### PROBLEM
Render each of the items below as a JSON list of strings with one string per line, skipping blank lines and leaving out the pictures.

### MATERIALS PROVIDED

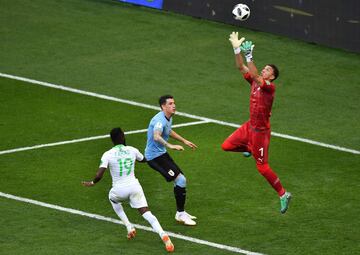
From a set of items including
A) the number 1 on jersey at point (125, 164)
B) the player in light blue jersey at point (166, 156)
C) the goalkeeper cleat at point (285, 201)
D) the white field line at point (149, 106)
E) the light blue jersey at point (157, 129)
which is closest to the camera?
the number 1 on jersey at point (125, 164)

### RESULT
[
  "From a set of items including",
  "A) the number 1 on jersey at point (125, 164)",
  "B) the player in light blue jersey at point (166, 156)",
  "C) the goalkeeper cleat at point (285, 201)",
  "D) the white field line at point (149, 106)",
  "E) the light blue jersey at point (157, 129)",
  "which is closest to the camera?",
  "the number 1 on jersey at point (125, 164)"
]